Aujourd’hui, cette perception est démentie par la volonté manifeste des groupes terroristes de s’étendre vers les pays du Golfe de Guinée, et pourquoi pas à tout le continent. Les attaques meurtrières que ces groupes dirigent contre les personnes et les biens dans le nord du Togo et du Bénin sont révélatrices de leur intention de s’installer dans les pays côtiers d’Afrique et d’en faire le champ de leurs entreprises macabres.

Apparu dans le Sahel, au nord du Mali et du Niger, après l’effondrement de l’État libyen en 2011, le phénomène terroriste a pris de l’ampleur en dépit de la lutte tous azimuts déclenchée contre lui par les États malien et nigérien, soutenus par la France dans les opérations militaires Serval et Barkhane et les Nations Unies dans leur mission multidimensionnelle dénommée la MINUSMA. En dehors du Sahel, le terrorisme s’est déjà signalé par sa violence meurtrière en Somalie et au Kenya, avec le groupe armé Al Shabaab, et au Nigeria avec la redoutable secte Boko Haram. La véritable inquiétude aujourd’hui est le déplacement du phénomène vers les pays côtiers (Cote d’Ivoire, Togo, Bénin)qui sont depuis peu les cibles de fréquentes incursions des groupes armées terroristes dans les zones occupées par les Forces de Défense et de Sécurité. Ces incursions armées occasionnent de nombreuses pertes en vies humaines dans les rangs des militaires et au sein de la population civile et endeuillent profondément les familles. Pour venir à bout de ce fléau destructeur, les conférences et les réflexions se multiplient en vue de trouver les voies et moyens de vaincre cet ennemi, qui impose aux États une guerre asymétrique dans laquelle il se trouve partout et nulle part.

*EXTRAIT DE DONNÉES*.

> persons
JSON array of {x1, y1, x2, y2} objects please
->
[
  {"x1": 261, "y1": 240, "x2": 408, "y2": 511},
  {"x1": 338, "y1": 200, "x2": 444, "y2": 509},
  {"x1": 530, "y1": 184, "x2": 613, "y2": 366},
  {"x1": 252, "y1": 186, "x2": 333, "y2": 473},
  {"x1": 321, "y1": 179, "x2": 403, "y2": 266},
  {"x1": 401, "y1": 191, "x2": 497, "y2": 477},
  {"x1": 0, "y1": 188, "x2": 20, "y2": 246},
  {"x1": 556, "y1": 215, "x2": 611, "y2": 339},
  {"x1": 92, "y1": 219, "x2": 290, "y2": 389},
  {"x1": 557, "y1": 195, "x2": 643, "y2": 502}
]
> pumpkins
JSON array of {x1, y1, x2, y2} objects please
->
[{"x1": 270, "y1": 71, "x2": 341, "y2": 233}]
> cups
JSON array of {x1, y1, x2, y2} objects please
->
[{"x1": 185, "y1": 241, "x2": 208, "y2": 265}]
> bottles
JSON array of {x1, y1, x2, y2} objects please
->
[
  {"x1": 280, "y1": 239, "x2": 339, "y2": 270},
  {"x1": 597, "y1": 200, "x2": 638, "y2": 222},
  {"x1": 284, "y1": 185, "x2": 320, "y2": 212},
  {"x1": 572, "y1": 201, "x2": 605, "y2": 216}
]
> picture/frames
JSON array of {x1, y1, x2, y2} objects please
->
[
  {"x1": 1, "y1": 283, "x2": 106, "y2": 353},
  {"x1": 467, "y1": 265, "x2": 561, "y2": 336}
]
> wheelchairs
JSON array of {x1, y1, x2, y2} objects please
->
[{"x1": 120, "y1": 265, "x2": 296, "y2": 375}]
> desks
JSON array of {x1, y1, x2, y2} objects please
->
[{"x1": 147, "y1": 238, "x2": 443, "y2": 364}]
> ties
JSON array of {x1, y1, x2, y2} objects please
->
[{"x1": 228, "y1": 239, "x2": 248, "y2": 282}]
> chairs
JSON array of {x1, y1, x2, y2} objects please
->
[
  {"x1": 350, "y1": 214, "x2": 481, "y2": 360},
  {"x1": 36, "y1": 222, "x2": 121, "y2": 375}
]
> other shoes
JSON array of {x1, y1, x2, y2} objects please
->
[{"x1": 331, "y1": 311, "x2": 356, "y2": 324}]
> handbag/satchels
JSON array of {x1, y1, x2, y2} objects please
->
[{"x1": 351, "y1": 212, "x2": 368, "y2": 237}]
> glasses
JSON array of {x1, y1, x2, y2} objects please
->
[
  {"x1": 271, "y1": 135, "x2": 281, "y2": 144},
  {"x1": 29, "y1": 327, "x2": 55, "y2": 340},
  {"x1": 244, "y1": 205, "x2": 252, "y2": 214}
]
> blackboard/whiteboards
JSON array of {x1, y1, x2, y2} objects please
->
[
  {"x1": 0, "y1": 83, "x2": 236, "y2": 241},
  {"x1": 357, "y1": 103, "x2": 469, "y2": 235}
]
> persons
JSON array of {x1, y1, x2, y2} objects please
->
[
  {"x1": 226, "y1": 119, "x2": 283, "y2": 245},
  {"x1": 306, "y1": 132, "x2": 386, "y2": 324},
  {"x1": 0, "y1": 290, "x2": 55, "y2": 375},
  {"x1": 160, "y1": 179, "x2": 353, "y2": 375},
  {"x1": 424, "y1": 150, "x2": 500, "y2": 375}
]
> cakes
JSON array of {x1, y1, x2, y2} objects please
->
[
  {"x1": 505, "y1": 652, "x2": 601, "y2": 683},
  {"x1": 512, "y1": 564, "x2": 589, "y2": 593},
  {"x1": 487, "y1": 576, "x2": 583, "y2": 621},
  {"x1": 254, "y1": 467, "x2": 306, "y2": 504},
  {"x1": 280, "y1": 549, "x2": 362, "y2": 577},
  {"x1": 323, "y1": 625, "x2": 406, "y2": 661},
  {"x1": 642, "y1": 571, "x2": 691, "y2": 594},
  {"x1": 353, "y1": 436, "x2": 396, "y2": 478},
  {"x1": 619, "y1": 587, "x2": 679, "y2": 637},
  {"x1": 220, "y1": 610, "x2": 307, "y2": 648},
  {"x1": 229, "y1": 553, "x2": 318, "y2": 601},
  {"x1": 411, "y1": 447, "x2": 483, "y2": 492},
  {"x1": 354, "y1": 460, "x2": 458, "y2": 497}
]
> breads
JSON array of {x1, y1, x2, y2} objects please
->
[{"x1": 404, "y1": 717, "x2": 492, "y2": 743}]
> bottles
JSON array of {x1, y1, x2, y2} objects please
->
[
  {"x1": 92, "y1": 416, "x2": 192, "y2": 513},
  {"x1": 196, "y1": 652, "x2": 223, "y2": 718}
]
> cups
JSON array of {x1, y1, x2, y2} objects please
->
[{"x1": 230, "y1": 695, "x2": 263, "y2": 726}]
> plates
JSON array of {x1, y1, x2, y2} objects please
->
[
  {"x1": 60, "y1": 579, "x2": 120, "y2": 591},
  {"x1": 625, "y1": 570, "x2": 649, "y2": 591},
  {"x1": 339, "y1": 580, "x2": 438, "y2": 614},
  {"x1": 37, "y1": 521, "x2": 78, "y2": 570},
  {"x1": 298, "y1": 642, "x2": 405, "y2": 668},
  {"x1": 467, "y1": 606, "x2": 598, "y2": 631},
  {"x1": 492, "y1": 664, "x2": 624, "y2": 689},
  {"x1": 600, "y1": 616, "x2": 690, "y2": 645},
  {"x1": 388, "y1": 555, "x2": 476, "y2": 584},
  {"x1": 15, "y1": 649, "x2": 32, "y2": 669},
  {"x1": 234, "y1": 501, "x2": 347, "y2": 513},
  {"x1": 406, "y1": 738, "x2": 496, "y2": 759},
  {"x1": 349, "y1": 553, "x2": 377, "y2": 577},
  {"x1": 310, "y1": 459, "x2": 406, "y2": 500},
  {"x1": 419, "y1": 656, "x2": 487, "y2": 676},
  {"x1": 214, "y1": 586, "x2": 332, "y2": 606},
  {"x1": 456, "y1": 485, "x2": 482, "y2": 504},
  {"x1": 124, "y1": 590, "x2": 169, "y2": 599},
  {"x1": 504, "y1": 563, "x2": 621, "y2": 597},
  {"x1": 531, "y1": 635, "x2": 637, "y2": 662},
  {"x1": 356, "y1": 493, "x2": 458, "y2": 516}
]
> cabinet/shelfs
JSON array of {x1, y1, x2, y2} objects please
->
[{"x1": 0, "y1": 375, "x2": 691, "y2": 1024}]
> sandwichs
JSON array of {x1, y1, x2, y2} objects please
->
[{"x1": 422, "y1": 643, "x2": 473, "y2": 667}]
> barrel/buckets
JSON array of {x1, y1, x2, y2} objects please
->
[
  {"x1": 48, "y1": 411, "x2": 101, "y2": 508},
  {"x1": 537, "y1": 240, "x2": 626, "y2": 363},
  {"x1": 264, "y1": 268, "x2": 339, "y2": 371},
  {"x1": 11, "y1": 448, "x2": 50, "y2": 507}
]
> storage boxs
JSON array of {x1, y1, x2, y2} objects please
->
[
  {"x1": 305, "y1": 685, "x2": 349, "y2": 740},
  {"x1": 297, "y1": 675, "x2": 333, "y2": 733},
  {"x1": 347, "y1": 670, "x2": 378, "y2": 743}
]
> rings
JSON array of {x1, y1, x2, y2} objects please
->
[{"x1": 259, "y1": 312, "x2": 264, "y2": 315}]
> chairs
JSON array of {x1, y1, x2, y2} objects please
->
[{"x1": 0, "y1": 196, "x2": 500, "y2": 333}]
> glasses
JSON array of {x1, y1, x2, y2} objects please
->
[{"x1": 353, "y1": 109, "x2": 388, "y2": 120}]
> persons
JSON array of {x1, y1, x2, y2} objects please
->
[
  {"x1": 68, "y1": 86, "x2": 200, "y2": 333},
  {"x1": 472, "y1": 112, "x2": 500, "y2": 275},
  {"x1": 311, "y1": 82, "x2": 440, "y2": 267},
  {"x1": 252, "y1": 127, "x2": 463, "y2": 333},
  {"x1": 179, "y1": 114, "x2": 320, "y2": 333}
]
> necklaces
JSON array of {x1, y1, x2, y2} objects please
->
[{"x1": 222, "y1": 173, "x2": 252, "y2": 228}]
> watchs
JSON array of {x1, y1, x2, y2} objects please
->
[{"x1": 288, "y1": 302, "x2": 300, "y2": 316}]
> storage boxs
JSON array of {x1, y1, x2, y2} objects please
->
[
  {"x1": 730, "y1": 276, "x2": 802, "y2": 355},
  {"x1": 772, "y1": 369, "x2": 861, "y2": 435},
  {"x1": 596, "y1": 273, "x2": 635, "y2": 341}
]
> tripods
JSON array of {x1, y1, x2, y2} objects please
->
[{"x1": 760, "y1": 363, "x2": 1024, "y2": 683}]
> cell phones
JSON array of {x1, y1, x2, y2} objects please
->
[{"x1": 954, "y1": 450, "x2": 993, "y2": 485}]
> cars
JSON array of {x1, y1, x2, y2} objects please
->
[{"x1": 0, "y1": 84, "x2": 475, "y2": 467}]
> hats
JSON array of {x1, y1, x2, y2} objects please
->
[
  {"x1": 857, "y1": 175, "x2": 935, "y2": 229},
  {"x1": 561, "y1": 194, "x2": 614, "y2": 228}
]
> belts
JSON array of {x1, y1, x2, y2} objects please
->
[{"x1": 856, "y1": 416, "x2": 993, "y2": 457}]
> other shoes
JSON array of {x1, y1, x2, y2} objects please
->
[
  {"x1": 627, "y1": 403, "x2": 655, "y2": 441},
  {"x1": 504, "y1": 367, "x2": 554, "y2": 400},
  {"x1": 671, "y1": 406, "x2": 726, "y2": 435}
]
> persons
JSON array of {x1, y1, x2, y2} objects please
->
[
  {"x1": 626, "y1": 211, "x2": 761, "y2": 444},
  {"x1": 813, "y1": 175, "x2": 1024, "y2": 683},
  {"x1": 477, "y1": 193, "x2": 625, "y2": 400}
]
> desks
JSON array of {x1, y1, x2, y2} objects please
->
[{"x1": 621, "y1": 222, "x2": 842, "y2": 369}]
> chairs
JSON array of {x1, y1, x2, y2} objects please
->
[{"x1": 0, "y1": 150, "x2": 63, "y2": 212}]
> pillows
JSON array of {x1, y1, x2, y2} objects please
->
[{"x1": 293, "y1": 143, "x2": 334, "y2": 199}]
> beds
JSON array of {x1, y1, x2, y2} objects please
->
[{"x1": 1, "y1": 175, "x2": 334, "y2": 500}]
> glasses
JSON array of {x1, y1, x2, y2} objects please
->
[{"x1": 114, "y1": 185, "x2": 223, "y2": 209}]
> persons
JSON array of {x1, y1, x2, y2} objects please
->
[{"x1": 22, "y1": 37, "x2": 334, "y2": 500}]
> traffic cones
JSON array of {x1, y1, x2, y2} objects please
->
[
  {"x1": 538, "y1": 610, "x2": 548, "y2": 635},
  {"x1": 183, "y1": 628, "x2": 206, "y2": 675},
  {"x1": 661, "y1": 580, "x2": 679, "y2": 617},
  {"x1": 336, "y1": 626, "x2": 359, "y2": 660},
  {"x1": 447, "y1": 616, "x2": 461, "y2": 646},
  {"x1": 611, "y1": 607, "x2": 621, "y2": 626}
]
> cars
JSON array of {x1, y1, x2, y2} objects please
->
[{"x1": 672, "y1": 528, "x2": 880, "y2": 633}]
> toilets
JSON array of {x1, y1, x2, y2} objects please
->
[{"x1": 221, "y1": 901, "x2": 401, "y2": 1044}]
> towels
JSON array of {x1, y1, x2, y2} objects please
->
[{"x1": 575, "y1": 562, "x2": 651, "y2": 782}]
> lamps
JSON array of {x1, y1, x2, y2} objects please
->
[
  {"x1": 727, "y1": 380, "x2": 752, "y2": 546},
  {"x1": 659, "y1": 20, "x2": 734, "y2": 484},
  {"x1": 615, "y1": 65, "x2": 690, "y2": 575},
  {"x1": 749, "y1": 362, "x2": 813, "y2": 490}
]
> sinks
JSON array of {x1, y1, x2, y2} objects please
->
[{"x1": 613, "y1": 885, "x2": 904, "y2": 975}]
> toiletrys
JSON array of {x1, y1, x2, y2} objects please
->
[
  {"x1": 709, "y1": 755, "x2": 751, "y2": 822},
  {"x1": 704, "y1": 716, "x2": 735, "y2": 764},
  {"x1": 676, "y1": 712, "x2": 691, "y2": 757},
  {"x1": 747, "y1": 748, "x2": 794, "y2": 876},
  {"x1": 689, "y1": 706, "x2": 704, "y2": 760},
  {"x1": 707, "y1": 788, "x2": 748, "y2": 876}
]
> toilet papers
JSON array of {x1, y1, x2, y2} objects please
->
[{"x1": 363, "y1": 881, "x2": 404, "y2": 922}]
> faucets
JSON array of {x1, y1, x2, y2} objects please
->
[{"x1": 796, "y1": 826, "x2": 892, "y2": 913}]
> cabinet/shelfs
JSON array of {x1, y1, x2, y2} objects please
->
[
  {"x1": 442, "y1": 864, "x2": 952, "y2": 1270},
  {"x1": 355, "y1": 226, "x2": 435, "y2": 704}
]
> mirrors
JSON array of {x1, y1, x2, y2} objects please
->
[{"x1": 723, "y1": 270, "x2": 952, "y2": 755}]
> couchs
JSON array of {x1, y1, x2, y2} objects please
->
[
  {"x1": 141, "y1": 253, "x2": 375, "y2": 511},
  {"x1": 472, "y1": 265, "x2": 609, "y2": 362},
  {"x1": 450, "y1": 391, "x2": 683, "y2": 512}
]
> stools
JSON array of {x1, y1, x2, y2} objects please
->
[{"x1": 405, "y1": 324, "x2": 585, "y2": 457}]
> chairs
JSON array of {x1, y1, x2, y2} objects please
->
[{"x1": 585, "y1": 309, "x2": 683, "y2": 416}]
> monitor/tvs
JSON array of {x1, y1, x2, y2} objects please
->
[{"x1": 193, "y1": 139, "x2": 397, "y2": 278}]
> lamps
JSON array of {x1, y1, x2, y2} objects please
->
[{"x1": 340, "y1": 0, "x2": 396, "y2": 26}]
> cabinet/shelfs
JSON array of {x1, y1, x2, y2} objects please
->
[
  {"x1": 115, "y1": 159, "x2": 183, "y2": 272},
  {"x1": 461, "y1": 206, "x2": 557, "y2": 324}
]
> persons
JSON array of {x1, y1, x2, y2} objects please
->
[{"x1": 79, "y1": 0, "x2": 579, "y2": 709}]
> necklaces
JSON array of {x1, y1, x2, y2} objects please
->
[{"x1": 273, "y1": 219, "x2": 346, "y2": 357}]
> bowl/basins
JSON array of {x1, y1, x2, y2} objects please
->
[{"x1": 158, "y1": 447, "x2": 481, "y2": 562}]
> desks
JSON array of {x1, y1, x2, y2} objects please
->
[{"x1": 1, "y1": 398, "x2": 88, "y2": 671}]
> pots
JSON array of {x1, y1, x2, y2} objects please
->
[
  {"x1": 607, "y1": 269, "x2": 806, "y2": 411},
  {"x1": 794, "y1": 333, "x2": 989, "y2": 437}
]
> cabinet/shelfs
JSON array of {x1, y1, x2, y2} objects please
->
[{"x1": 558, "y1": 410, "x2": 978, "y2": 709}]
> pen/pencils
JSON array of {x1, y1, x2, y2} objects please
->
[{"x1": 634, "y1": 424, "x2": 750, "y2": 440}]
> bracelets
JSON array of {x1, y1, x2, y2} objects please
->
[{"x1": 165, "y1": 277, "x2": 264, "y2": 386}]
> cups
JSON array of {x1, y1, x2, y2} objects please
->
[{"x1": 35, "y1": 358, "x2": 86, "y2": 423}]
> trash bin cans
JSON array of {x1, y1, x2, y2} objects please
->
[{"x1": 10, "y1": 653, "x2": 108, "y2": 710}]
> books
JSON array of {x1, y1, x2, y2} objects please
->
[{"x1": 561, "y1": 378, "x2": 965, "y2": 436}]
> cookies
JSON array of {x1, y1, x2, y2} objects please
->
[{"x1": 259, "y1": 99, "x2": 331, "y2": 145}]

*OBJECTIF 1*.
Les affirmations suivantes concordent-elles avec le texte sur le terrorisme en Afrique ? (a) Le phénomène terroriste est apparu au Sahel après l’effondrement de l’État libyen en 2011. (b) La France a soutenu le Mali et le Niger par la mission dénommée la MINUSMA. (c) Boko Haram s’est signalé par sa violence en Somalie et au Kenya. Répondez par oui ou non, en citant à l’identique les mots décisifs du texte.
*OBJECTIF 2*.
Transcrivez fidèlement le passage du texte sur le terrorisme en Afrique qui va de « Aujourd’hui, cette perception » à « leurs entreprises macabres. ».
*OBJECTIF 3*.
D’après le texte sur le terrorisme en Afrique, dans quels pays le groupe armé Al Shabaab s’est-il signalé par sa violence meurtrière ?
Les lignes forment un ensemble à part, sans rapport avec le texte.

*RÉPONSE RÉDIGÉE 1*.
(a) Oui : « Apparu dans le Sahel, au nord du Mali et du Niger, après l’effondrement de l’État libyen en 2011 »
(b) Non : « soutenus par la France dans les opérations militaires Serval et Barkhane et les Nations Unies dans leur mission multidimensionnelle dénommée la MINUSMA »
(c) Non : « en Somalie et au Kenya, avec le groupe armé Al Shabaab, et au Nigeria avec la redoutable secte Boko Haram »

*RÉPONSE RÉDIGÉE 2*.
Aujourd’hui, cette perception est démentie par la volonté manifeste des groupes terroristes de s’étendre vers les pays du Golfe de Guinée, et pourquoi pas à tout le continent. Les attaques meurtrières que ces groupes dirigent contre les personnes et les biens dans le nord du Togo et du Bénin sont révélatrices de leur intention de s’installer dans les pays côtiers d’Afrique et d’en faire le champ de leurs entreprises macabres.

*RÉPONSE RÉDIGÉE 3*.
En Somalie et au Kenya.